EL EVENTO DEL AÑO. Capítulo 50


Ya acabó 2013. Un año complicado para los museos e instituciones públicas por la falta de recursos, de personal, de maniobra, todavía más si cabe, que los años anteriores. Aún así, hemos podido ver muestras maravillosas que nos han acercado arte de todos los tiempos y de cualquier lugar del mundo. Algunas de ellas con presupuesto mínimo, otras no tanto. 
Personalmente, admiro los esfuerzos que hacen profesionales e instituciones por mantener su actividad, por seguir aportando soluciones para solventar los obstáculos que ahora, más que nunca, se hacen visibles.
Pero en todo ésto hay algo que me sorprende: ahora que estamos tan necesitados de cultura, una cultura que nos sustente, que nos alivie, que nos mueva y nos haga reflexionar, ¿qué sentido tienen las exposiciones espectáculo? Cuando digo “exposiciones espectáculo” me refiero a todas esas que salen a página completa en los periódicos, a esas a las que se les dedica un par de minutos en los telediarios, a las que se le pone el titular: “la exposición más visitada de los últimos 10 años”, “la primera retrospectiva del artista en España”, “horas de cola para visitar la exposición del año”, etc.

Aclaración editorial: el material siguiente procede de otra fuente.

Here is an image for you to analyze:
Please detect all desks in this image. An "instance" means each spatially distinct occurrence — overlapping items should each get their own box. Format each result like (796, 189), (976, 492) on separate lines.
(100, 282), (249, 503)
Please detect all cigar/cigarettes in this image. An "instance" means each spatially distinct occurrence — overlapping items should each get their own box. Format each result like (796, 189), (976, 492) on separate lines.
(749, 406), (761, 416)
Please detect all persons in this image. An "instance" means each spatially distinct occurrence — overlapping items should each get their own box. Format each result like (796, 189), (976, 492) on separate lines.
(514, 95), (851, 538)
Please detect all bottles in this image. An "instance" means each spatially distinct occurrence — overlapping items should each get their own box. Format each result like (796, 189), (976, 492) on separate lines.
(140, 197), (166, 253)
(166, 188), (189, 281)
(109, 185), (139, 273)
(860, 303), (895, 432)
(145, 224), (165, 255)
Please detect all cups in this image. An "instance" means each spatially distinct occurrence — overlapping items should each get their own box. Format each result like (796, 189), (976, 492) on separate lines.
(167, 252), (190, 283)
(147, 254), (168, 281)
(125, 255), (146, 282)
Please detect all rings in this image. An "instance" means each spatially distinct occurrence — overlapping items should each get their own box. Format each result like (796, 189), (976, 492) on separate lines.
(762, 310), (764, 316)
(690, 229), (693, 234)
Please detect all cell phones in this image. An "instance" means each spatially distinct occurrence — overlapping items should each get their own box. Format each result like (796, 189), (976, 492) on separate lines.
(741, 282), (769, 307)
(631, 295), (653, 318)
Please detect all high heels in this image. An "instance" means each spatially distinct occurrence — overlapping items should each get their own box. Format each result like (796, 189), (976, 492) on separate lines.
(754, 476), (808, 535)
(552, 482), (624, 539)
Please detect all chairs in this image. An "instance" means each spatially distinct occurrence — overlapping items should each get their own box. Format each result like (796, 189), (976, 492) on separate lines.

Bien, no seré yo quien esté en contra de que la gente vaya al museo, pero, ¿qué tal si reflexionamos sobre el porqué de las visitas a esas exposiciones? En primer lugar, la cantidad de publicidad sobre ellas es tal que crean la necesidad de ir. Una necesidad, a mi entender, más basada en la moda que en las ganas de aprender y disfrutar: hay que estar. En segundo lugar, son exposiciones que, por lo general, nos acercan artistas, estilos o colectivos ya muy consolidados y conocidos, lo que supone un éxito casi garantizado de ante mano. No arriesgan. En tercer lugar, son exposiciones caras, donde encontrarás obras “dificilísimas de conseguir”, que crean la expectativa de contemplar algo “único”.
Museo del Louvre
Y os preguntaréis si ésto es criticable. Tal y como yo lo veo, estas exposiciones no se centran en enriquecer sino en “hacer caja”. A más visitantes, más venta de entradas, más dinero para la institución que pretende no sólo sufragar gastos sino conseguir fondos. 
Y al final cuando se hacen cuentas ¿mereció la pena? No sólo me refiero al desgaste de la institución, al que llega una cantidad de público muy complicada de gestionar, ampliación de horarios, más asistentes de sala… Y al público mismo ¿le mereció la pena asistir? ¿Se puede disfrutar de una exposición cuando tienes que luchar para poder estar delante de la obra un minuto? ¿cuando es imposible leer los textos de pared porque las cabezas que van y vienen y se ponen delante no te dejan?…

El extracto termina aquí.